#### OBJECTIVE
Rewrite the file-sharing text from "A third variation" to "Archival Storage (HPSS).", substituting "archived files" for "stored files".

#### SOURCE TEXT
File group membership and permissions are well suited to sharing large sets of files or whole subdirectories with a stable list of other users. It also allows sharing between machines if the files are in a globally mounted file system, such as the common home directories, and if the same user group exists on several machines. A signed approval form is required to create a group, and no LC user can belong to more than 32 groups at once.
One variation on file sharing by group involves enabling group permissions on file(s) in the global folder /usr/gapps. (A special /usr/gapps request form must be submitted.) Consult the /usr/gapps file system Web page for additional information.
A second variation on file sharing by group involves using the directory in /usr/workspace/ws[a,b]. For example all members of a UNIX group EOS can read and write to the directory /usr/workspace/wsb/eos.
A third variation involves enabling group permissions on stored files. Archival Storage (HPSS) storage groups and online groups are not necessarily the same, however, and group assignments change when a file is stored. See Using Archival Storage for detailed instructions on sharing files in Archival Storage (HPSS).
Using Groups
A group is a named set of users created to enable easier file sharing among group members. By default, every user at LC belongs to a group of one with the same name as their login name, and your newly created files are assigned by default to that unique group. If you belong to other groups, you can change your default group for the current session or the group to which any of your files is assigned to take advantage of the group permissions. On LC machines, software constraints limit every user to membership in no more than 32 groups.
The table below shows how to perform the most common group-related tasks.
Group-Related Task |
Command |
---|---|
Reveal who belongs to a specified group | grep grpname /etc/group |
Reveal all groups to which you belong | groups |
Reveal all groups to which username belongs | groups username |
Change your default group to grpname | newgrp grpname |
Restore your original default group | newgrp |
Change a file's group assignment | chgrp grpname filename |
Change a file's group permissions | chmod |
Create or join a group at LC |
Contact LC Hotline |
Your group membership on LC's Archival Storage systems - HPSS (storage.llnl.gov) may differ from your group membership on LC's production machines, which may also often differ among themselves. You can use group assignments to control the sharing of stored files, but only if you discover who belongs to which storage groups, and only if you assign a file to a group after you store it. (Group assignment does not persist during file transfer.) You can change the group to which a stored file is assigned by using chgrp in NFT or quote site chgrp in FTP, but only if you belong to the target group. Note: Despite its name, NFT's group command begins asynchronous file transfers and has nothing to do with managing file permission groups.
To create, delete, or change the membership of a group on any OCF or SCF machines, contact your LC Computer Coordinator, or follow these instructions to be added to a group.
Snapshots: Retrieving Deleted Files
In your /g home directory there is a special hidden directory called .snapshot. As a "hidden" directory, it is not listed by the ls command but you can cd into it.
In the .snapshot directory you will find four full backup copies of your home directory. (After you cd to the .snapshot directory, type ls -lu to list the directories and the actual date and time of each backup.)

#### STORED DATA

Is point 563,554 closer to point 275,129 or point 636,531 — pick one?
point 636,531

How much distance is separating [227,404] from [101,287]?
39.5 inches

#### THE REPLY
A third variation involves enabling group permissions on archived files. Archival Storage (HPSS) storage groups and online groups are not necessarily the same, however, and group assignments change when a file is stored. See Using Archival Storage for detailed instructions on sharing files in Archival Storage (HPSS).